Hafsa Tameez

PhD Candidate in Sociology

The Wise Ones are all Mad: Cultural Dimensions of Mental Health over Time in India

Supervisors: Dr Chamsy El-Ojeili and Dr Kevin Dew

Madness has a long religious, socio-cultural history in India across several indigenous medical systems. Traditional beliefs about mental health indicate a link between madness and the divine but following British colonialism great changes occurred not only in India's mental health knowledge but also in knowledge/power relations and social structures relevant to knowledge production/transmission, beliefs and practices. As India advances its modern biomedical model of mental healthcare, the general public seems to have retained its own understanding about mental health, spread through portrayals of mental illness in India's growing systems of popular knowledge transmission. It would appear that a gap persists today between official and popular forms of knowledge when it comes to the mind and its place in medicine. Has this gap between official and popular knowledge existed historically? If so, how has this relationship between official and popular knowledge about mental health changed over time as discourses about mental health have changed?

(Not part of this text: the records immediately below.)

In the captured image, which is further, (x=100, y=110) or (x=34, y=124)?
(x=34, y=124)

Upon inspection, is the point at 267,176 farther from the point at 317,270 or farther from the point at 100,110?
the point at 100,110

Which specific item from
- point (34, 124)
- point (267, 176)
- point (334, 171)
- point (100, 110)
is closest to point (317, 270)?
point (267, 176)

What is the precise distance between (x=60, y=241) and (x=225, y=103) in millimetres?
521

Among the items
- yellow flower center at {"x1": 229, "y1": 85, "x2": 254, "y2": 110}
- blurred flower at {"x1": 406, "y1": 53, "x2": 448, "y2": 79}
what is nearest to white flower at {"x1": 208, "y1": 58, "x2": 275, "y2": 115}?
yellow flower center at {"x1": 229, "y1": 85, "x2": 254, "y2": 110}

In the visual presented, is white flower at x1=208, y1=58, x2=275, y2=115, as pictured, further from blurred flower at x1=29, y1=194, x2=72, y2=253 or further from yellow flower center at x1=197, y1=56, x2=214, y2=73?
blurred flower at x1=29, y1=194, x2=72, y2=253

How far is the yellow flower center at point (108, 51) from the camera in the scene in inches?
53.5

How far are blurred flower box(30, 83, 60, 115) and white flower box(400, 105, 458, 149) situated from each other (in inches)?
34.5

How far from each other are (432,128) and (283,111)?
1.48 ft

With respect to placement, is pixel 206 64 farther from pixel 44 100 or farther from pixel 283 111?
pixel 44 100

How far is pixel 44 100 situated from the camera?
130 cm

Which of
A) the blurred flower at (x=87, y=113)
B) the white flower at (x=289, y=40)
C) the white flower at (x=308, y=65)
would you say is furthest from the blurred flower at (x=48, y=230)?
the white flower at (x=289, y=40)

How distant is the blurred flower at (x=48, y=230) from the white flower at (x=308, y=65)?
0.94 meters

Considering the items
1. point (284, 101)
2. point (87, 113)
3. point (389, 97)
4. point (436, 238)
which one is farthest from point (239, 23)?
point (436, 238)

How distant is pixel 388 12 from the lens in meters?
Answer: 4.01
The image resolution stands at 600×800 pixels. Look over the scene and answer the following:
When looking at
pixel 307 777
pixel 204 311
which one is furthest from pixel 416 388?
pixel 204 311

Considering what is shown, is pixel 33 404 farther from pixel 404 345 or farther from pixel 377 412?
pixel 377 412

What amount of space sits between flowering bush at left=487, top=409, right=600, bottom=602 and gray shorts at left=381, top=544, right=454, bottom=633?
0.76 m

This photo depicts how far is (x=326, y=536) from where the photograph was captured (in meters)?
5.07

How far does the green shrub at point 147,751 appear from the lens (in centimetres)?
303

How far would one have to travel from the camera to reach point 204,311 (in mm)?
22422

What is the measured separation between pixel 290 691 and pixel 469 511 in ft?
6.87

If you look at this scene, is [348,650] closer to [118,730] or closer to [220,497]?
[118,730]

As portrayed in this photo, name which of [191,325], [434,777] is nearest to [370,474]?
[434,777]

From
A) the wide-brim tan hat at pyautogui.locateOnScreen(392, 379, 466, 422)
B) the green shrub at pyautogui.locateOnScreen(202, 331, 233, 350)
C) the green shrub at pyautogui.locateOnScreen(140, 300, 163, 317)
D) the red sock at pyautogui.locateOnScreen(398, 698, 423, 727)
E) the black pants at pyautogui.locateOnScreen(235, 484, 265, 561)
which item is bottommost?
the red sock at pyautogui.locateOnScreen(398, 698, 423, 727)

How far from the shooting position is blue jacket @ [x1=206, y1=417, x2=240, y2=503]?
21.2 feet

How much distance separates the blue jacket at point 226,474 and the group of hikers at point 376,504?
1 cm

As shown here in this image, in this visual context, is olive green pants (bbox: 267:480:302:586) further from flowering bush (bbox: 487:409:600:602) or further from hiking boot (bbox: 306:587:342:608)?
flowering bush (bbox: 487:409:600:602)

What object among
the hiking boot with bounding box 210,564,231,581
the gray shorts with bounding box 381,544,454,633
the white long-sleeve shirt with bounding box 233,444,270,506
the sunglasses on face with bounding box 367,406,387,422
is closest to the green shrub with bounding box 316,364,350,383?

Through a Foucauldian Discourse Analysis, this research examines the cultural dimensions of how bodies of knowledge have developed over time in India, focusing on madness and its cultural role. What has guided these changes in the official and popular discourses about madness and the nature of knowledge, and how can studying the sociocultural history of how the current context came to be add to contemporary discourses about mental health, knowledge, and knowledge relations?